──────── Text section

Metadata-Version: 2.4
Name: metriclens
Version: 0.1.0
Summary: DataFrame-native metric movement decomposition for business metrics.
Author: Sidharth Kriplani
License: MIT
Project-URL: Homepage, https://github.com/SidharthKriplani/metriclens
Keywords: analytics,metrics,decomposition,product-analytics,pandas
Requires-Python: >=3.10
Description-Content-Type: text/markdown
License-File: LICENSE
Requires-Dist: pandas>=2.0
Requires-Dist: numpy>=1.24
Requires-Dist: jinja2>=3.1
Provides-Extra: dev
Requires-Dist: pytest>=8.0; extra == "dev"
Requires-Dist: ruff>=0.4; extra == "dev"
Dynamic: license-file

# MetricLens

**DataFrame-native metric movement decomposition for business analytics.**

MetricLens answers the most common question in product and business analytics: *a metric moved — where did it come from, and was it driven by mix shift, rate shift, or both?*

It is deterministic, DataFrame-native, dependency-light, and honest about what it cannot do.

────────────────

**What this exercise asks**
A: Please copy the stretch of the MetricLens package description from "MetricLens answers the" through "it cannot do.", word for word.
B: Summarize the MetricLens package description in two sentences.
C: Continue the MetricLens package description from its last sentence.

──────── Listed records

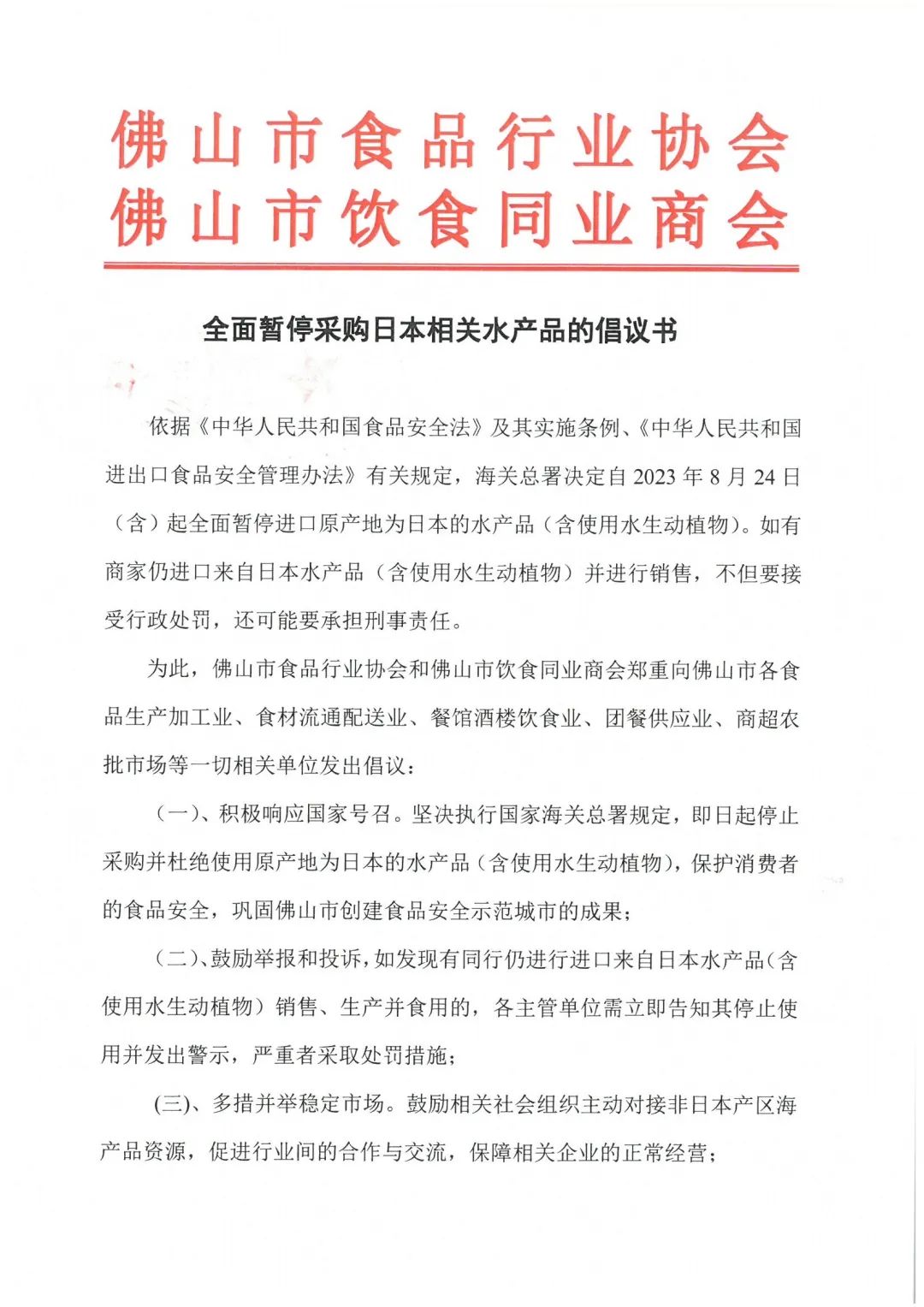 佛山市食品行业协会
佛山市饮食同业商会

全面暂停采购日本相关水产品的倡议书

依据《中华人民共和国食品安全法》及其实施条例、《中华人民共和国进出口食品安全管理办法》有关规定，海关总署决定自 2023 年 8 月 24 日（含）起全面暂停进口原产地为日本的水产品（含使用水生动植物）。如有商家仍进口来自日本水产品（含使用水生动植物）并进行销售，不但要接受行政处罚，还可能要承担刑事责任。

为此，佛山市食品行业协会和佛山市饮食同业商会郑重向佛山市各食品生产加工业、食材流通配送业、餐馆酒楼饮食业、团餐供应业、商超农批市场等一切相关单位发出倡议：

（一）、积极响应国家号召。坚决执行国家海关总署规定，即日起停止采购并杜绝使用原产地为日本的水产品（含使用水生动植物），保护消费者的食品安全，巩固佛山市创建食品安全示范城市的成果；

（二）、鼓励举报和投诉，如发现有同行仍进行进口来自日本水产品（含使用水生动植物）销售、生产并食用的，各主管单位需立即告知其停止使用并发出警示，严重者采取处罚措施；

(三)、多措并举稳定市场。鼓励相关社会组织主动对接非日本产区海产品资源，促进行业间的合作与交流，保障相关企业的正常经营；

────────────────
──────── Listed records

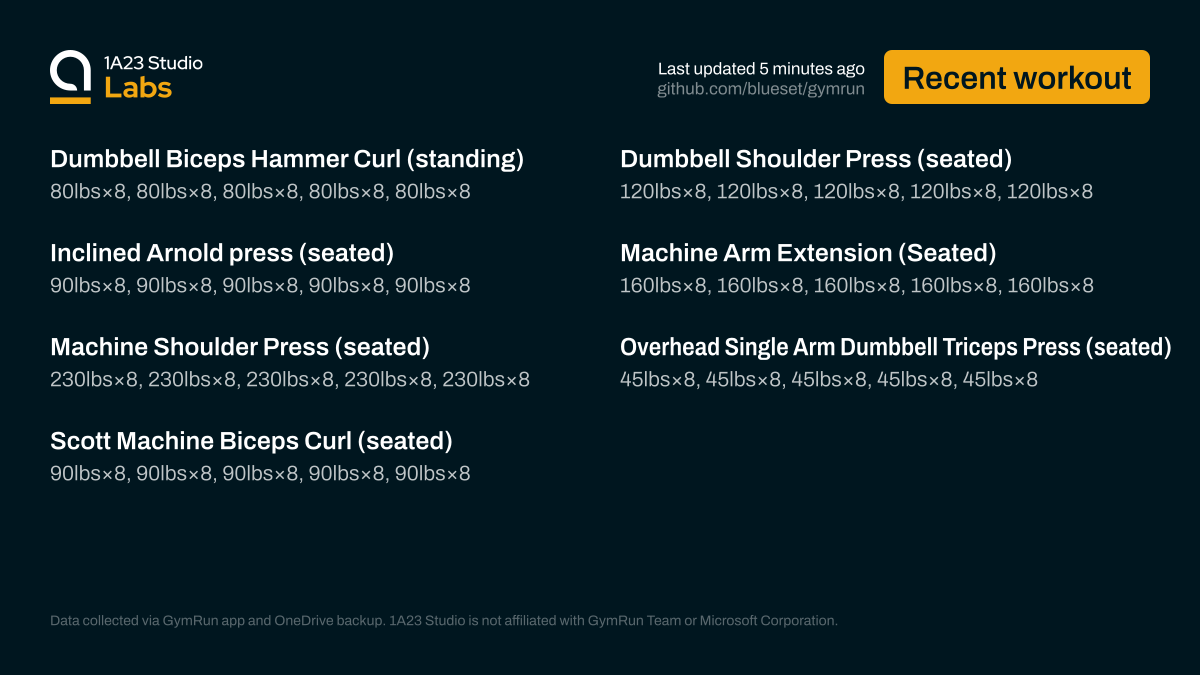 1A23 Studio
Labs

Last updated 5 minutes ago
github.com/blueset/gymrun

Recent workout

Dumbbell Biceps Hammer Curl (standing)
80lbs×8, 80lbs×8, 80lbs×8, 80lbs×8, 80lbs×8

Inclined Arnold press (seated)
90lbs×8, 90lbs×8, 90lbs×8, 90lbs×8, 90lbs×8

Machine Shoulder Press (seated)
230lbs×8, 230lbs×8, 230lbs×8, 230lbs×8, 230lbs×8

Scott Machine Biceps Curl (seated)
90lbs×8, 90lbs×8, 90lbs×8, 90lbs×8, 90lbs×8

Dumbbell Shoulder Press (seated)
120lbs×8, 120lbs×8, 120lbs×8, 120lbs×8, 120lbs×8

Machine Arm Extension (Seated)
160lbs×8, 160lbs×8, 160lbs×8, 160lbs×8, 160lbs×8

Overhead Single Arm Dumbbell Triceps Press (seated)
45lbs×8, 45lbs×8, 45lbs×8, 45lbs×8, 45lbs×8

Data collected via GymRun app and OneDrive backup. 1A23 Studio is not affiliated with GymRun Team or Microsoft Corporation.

────────────────
──────── Listed records

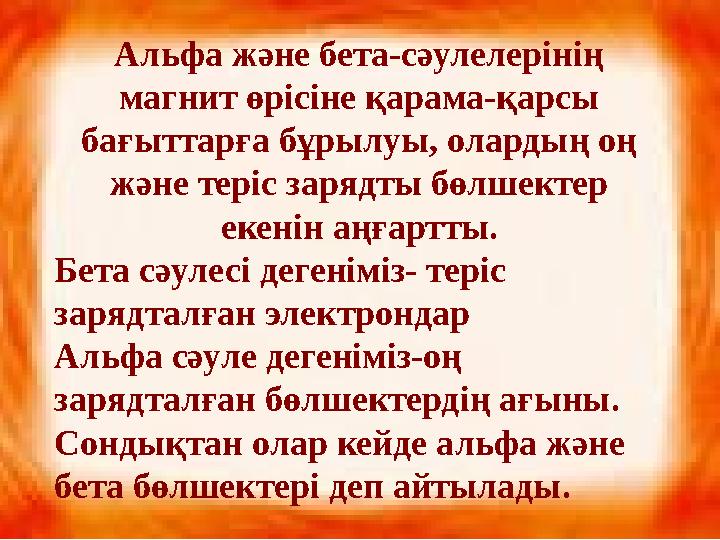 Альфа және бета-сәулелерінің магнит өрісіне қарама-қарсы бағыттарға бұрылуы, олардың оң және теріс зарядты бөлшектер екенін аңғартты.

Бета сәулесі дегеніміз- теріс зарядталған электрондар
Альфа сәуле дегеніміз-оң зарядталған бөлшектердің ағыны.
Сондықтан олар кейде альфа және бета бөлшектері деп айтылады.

────────────────

**Written answers**
A:
MetricLens answers the most common question in product and business analytics: *a metric moved — where did it come from, and was it driven by mix shift, rate shift, or both?*

It is deterministic, DataFrame-native, dependency-light, and honest about what it cannot do.

B: MetricLens is an MIT-licensed Python package, version 0.1.0, that decomposes movements in business metrics and works directly on pandas DataFrames. It shows where a metric change came from and whether mix shift, rate shift, or both drove it, and it is deterministic, dependency-light, and honest about what it cannot do.

C:
[![PyPI](https://img.shields.io/pypi/v/metriclens)](https://pypi.org/project/metriclens/)
[![Python](https://img.shields.io/pypi/pyversions/metriclens)](https://pypi.org/project/metriclens/)
[![License: MIT](https://img.shields.io/badge/License-MIT-blue.svg)](LICENSE)
[![CI](https://github.com/sidharthkriplani/metriclens/actions/workflows/ci.yml/badge.svg)](https://github.com/sidharthkriplani/metriclens/actions)

---

## Why MetricLens exists

Every data team eventually builds the same one-off analysis: revenue dropped 14% — which segments drove it, and did they change in size or in performance? The answer requires decomposing the metric delta into segment contributions, mix effects, and rate effects. The math is standard. The implementation is not.

MetricLens packages that math as a pip-installable library with structured JSON, Markdown, and HTML output — so you stop writing the same decomposition from scratch and start getting consistent, auditable outputs.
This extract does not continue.